Avec votre amendement, vous demandez un bilan supplémentaire, rédigé par la CNAM. À être trop nombreux, tous ces rapports ne peuvent que faire redondance ! Il m’apparaît inutile d’alourdir inutilement la charge administrative qui pèse aujourd’hui sur les acteurs.

C’est pourquoi, tout comme le rapporteur général, je demande le retrait de cet amendement ; à défaut, j’émettrai un avis défavorable.

M. le président. Madame Génisson, maintenez-vous cet amendement ?

Mme Catherine Génisson. Compte tenu de la force de conviction de notre rapporteur général et de Mme la secrétaire d'État, je le retire, monsieur le président.

M. le président. L’amendement n° 244 est retiré.

L'amendement n° 246, présenté par Mmes Génisson, Alquier, Archimbaud et Campion, MM. Carvounas et Cazeau, Mmes Claireaux et Demontès, M. Desessard, Mmes Duriez et Ghali, MM. Godefroy, Jeannerot, Kerdraon, Labazée, Le Menn et J.C. Leroy, Mmes Meunier, Printz et Schillinger, MM. Teulade, Vergoz et les membres du groupe Socialiste, Apparentés et groupe Europe Écologie Les Verts rattaché, est ainsi libellé :

Après l'article 35

Insérer un article additionnel ainsi rédigé :

L’article L. 6114-2 du code de la santé publique est ainsi modifié :

1° Après le sixième alinéa, il est inséré un alinéa ainsi rédigé :

« Lorsque les établissements publics de santé réalisent une activité supérieure aux engagements pris dans le contrat pluriannuel d’objectifs et de moyens, l’appréciation portée par le directeur général de l’agence régionale de santé sur cet excédent d’activité tient compte des nécessités liées à l’accomplissement des missions de service public et aux besoins d’accès de la population à des actes de chirurgie à tarifs opposables. » :

2° Au septième alinéa, les mots : "à l'alinéa précédent" sont remplacés par les mots : "au sixième alinéa".

La parole est à Mme Catherine Génisson.

Mme Catherine Génisson. Quand les établissements qui ont signé un CPOM, un contrat pluriannuel d’objectifs et de moyens, réalisent une activité supérieure, dans quelque domaine que ce soit – chirurgie, obstétrique, médecine –, il est important de prendre en compte cet excédent d’activité, essentiellement lié aux missions de service public.
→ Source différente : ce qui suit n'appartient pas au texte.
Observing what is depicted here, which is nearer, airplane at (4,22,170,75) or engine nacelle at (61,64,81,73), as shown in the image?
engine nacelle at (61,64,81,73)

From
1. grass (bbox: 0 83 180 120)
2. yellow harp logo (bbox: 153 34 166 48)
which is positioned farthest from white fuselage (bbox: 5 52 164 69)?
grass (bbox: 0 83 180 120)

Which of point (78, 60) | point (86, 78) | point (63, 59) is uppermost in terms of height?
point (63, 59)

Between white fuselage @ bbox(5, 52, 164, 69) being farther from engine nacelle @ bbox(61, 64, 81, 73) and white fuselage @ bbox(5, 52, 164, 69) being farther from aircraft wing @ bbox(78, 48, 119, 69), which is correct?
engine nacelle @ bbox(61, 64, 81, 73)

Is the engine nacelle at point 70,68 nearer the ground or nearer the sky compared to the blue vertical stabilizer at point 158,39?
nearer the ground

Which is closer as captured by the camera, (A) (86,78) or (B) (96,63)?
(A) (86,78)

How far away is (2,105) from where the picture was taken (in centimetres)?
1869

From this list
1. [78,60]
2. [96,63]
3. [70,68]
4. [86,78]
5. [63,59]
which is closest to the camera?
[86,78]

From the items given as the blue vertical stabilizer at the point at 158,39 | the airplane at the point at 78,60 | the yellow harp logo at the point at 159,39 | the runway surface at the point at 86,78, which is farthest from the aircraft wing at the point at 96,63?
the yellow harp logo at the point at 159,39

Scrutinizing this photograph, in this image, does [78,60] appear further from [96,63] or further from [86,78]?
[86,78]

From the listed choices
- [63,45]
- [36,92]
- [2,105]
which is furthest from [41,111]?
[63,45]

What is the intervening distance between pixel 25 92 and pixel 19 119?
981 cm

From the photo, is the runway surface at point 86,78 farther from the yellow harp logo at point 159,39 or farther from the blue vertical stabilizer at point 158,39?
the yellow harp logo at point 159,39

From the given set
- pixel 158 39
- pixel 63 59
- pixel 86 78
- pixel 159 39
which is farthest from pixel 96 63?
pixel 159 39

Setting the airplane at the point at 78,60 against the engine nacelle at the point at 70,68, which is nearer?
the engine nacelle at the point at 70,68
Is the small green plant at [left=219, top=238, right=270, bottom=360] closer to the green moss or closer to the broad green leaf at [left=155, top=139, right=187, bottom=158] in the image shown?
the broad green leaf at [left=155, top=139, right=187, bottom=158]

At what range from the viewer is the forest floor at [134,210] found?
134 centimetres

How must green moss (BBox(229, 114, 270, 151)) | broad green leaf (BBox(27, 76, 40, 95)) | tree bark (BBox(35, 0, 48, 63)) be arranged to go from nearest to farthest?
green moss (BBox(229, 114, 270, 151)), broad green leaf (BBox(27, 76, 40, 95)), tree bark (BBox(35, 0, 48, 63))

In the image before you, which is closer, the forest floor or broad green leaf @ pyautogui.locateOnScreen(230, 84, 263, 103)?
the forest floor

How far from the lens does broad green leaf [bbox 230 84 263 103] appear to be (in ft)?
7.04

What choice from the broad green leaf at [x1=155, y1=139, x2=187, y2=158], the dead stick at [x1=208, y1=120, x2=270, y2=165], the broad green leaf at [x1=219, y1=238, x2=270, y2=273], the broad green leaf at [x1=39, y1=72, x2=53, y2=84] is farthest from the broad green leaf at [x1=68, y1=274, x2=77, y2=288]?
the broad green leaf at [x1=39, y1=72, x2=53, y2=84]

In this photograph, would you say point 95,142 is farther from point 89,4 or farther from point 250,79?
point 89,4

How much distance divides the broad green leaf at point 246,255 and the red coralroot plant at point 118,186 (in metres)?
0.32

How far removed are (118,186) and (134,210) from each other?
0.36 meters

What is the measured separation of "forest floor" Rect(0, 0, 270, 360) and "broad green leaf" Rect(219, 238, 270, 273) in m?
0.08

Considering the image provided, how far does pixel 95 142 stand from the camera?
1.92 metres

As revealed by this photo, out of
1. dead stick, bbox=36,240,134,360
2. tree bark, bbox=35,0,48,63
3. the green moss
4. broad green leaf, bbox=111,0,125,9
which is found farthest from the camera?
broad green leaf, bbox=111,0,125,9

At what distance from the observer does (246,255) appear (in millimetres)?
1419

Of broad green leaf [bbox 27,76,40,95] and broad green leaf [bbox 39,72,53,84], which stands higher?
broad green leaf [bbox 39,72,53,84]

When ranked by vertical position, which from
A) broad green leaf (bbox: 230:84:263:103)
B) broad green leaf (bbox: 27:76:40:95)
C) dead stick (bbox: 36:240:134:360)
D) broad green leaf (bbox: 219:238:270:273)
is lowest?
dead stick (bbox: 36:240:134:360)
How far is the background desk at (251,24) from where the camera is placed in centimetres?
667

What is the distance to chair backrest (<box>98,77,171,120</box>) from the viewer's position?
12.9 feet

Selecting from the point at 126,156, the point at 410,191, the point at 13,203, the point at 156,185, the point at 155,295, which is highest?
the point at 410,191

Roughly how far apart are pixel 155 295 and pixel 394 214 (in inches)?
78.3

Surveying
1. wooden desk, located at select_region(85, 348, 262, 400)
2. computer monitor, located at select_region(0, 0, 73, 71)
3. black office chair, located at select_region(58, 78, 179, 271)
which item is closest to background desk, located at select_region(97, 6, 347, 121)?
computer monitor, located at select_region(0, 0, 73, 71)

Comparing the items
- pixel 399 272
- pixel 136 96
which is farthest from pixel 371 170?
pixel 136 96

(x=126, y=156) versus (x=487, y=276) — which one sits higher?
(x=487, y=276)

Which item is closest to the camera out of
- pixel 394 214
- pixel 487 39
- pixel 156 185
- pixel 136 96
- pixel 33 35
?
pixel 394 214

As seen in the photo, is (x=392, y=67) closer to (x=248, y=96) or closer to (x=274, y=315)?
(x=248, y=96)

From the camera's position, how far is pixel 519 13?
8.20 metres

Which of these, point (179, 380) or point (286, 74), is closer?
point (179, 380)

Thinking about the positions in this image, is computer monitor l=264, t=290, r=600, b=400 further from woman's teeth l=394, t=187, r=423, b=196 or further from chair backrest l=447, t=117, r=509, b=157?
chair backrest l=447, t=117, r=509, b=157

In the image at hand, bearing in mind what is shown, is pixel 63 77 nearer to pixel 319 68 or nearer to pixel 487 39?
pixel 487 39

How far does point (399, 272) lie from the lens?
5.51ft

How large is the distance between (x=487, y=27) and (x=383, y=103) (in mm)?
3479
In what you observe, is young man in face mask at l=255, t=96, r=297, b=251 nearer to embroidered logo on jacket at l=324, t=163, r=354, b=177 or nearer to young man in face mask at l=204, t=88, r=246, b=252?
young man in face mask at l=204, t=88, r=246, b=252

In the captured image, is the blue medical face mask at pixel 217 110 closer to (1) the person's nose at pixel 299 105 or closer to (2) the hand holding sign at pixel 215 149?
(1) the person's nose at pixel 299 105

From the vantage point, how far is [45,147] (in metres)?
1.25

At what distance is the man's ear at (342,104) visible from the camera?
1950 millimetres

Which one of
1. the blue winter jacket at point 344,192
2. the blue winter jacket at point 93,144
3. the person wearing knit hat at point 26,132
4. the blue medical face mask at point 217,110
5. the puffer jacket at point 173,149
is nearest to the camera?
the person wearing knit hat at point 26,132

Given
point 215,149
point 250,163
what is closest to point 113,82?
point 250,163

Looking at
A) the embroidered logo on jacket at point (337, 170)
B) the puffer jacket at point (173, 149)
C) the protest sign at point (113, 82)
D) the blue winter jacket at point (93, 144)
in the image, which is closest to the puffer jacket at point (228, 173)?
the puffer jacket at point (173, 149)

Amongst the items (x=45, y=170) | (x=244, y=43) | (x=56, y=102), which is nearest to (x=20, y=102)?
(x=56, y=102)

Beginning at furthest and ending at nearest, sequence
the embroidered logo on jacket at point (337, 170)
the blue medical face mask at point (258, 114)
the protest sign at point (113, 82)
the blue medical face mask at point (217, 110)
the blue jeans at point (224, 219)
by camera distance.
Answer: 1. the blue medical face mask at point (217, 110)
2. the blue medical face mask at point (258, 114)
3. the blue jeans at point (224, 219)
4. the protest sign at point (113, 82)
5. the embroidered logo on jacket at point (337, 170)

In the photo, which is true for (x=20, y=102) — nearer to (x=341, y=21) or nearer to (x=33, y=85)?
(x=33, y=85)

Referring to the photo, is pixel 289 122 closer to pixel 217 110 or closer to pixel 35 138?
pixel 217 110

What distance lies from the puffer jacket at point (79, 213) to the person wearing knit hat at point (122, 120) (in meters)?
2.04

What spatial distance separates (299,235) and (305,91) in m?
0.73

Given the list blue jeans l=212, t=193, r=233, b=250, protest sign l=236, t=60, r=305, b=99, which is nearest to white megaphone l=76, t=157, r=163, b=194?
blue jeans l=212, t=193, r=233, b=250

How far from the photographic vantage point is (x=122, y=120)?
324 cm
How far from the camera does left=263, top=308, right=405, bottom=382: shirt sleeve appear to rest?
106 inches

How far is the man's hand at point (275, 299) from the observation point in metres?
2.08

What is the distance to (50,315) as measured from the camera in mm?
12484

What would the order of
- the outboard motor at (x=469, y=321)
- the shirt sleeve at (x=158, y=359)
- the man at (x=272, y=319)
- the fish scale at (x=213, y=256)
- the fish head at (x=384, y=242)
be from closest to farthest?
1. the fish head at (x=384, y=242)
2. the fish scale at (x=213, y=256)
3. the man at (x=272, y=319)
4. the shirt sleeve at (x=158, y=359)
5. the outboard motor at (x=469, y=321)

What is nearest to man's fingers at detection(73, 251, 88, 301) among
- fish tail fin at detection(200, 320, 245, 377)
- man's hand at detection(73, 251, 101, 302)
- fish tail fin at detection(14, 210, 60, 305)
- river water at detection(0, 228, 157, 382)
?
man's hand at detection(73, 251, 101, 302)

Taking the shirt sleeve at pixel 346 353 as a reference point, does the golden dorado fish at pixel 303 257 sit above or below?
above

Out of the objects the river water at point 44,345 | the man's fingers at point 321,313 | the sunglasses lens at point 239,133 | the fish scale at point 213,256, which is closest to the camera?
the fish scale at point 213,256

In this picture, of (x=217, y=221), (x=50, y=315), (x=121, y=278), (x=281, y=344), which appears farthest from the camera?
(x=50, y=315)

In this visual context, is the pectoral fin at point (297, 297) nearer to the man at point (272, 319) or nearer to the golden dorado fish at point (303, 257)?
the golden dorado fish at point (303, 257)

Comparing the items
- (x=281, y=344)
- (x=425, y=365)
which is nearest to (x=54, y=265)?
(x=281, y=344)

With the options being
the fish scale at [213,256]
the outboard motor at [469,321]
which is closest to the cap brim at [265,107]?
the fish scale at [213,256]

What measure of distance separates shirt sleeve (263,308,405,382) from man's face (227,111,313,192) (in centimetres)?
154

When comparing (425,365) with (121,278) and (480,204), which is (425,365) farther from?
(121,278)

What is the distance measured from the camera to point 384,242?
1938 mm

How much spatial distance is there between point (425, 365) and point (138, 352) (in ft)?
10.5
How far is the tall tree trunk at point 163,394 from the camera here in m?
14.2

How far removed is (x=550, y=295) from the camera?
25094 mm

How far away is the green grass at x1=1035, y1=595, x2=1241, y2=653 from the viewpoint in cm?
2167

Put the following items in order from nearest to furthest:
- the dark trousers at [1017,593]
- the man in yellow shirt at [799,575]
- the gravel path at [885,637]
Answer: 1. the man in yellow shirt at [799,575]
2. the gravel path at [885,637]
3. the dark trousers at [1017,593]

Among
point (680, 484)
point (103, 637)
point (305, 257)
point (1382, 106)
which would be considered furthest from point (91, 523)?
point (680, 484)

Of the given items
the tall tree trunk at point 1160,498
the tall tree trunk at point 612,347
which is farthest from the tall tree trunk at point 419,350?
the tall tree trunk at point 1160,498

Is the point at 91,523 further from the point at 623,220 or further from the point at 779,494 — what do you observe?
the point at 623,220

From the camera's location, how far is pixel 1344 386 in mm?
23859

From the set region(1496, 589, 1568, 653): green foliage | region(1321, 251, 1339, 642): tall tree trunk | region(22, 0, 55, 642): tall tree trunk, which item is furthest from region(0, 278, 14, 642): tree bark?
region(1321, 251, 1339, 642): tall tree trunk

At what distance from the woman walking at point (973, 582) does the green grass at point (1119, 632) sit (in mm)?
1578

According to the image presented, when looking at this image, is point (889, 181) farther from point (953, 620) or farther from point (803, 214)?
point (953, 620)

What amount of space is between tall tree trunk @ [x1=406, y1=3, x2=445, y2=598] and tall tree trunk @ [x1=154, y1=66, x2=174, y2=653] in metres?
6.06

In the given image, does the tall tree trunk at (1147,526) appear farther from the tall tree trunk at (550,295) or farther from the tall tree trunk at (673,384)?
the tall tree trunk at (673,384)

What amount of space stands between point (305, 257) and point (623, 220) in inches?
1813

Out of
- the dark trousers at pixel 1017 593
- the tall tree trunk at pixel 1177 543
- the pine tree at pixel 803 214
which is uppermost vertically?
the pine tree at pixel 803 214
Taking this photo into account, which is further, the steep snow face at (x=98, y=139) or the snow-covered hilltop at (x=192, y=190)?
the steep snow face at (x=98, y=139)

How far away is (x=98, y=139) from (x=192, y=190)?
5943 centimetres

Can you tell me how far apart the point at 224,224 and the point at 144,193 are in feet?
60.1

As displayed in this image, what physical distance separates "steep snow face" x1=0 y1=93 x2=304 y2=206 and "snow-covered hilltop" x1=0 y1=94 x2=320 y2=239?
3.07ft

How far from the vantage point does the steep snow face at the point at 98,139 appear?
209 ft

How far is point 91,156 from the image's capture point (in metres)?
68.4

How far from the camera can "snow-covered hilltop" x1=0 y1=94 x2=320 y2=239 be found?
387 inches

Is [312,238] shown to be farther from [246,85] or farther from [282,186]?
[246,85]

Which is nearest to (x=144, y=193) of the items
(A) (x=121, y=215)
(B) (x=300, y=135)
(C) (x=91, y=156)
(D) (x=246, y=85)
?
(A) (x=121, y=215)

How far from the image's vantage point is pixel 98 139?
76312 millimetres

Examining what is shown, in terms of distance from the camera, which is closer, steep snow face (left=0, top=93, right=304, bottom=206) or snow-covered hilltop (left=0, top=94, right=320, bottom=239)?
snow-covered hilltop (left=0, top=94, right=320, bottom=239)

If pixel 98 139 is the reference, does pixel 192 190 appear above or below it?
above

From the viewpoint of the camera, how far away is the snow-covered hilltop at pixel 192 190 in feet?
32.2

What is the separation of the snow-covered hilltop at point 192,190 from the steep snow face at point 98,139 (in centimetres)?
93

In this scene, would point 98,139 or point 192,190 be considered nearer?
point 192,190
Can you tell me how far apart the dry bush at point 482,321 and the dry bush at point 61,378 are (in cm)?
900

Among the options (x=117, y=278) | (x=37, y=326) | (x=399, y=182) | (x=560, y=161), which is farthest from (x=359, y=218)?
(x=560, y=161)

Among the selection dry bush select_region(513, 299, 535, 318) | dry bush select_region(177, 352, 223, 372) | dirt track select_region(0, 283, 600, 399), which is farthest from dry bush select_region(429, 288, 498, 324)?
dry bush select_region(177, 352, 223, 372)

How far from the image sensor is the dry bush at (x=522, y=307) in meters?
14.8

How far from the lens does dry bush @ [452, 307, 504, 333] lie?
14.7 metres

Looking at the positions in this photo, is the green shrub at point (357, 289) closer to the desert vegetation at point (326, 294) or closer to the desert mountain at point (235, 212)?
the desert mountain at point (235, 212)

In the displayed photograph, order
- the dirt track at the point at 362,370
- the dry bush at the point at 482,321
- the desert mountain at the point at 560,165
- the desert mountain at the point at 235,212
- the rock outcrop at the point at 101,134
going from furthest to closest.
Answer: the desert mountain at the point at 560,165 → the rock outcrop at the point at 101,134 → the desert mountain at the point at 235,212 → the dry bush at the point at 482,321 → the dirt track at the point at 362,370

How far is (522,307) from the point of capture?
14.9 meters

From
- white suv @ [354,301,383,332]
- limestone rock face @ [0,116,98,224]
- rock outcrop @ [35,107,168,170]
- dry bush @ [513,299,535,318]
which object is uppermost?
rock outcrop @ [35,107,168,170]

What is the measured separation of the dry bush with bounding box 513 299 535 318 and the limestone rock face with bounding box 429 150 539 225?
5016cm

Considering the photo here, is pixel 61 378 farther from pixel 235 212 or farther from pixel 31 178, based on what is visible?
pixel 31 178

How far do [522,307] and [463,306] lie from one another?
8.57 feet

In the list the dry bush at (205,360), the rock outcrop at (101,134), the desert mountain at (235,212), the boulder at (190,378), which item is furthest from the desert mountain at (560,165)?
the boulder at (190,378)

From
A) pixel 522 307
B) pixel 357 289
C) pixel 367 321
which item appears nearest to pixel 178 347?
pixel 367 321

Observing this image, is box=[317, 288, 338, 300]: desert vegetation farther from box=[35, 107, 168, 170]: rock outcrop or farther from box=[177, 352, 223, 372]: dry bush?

La tarification à l’activité a des effets quelque peu délétères. D’abord, elle est inflationniste, inconvénient que nous avons tous dénoncé. Ensuite, plus les actes sont nombreux, moins la rémunération est importante.

Cet amendement vise précisément à corriger les effets néfastes de ce dispositif.

M. le président. Quel est l’avis de la commission ?

M. Yves Daudigny, rapporteur général de la commission des affaires sociales. Il s’agit d’un amendement de principe et de bon sens, car il est nécessaire de prendre en compte les missions de service public dans l’évaluation de l’activité des hôpitaux au regard de leurs contrats pluriannuels d’objectifs et de moyens.

La commission est donc favorable à cet amendement.

M. le président. Quel est l’avis du Gouvernement ?

Mme Claude Greff, secrétaire d'État. Le Gouvernement est défavorable à cet amendement.

Madame Génisson, le décret portant suppression des objectifs quantifiés de l’offre de soins – ce que l’on appelle les OQOS – en volume dans le SROS – schéma régional d’organisation des soins – et dans les CPOM devrait être signé dans quelques jours. Un dispositif plus souple allant remplacer celui des OQOS, votre proposition est donc quasiment sans objet.

Si votre amendement vise à libérer, le cas échéant, tout établissement public de santé de ses contraintes de réalisation d’activité dès lors qu’il a accompli des missions de service public et qu’il réalise une part de son activité chirurgicale sous tarification opposable, l’administration de la santé, qui a été sollicitée par le ministre, va mettre fin au dispositif relatif aux objectifs quantifiés de l’offre de soins, dans la mesure où il paraissait au ministre de la santé inefficace pour réguler l’offre de soins.

Le dispositif qui s’y substitue, fondé sur un pilotage régional par l’ARS des volumes d’activités de soins au niveau régional, prévoit la possibilité de mettre en place, avec les établissements, des démarches de pertinence de soins contractualisées par les CPOM. La logique de contrainte disparaît donc au bénéfice d’une logique purement contractuelle. Dès lors, le fait de permettre à des établissements de se délier de leurs propres engagements va à l’encontre non seulement d’une logique contractuelle, mais aussi de la bonne organisation de l’offre de soins.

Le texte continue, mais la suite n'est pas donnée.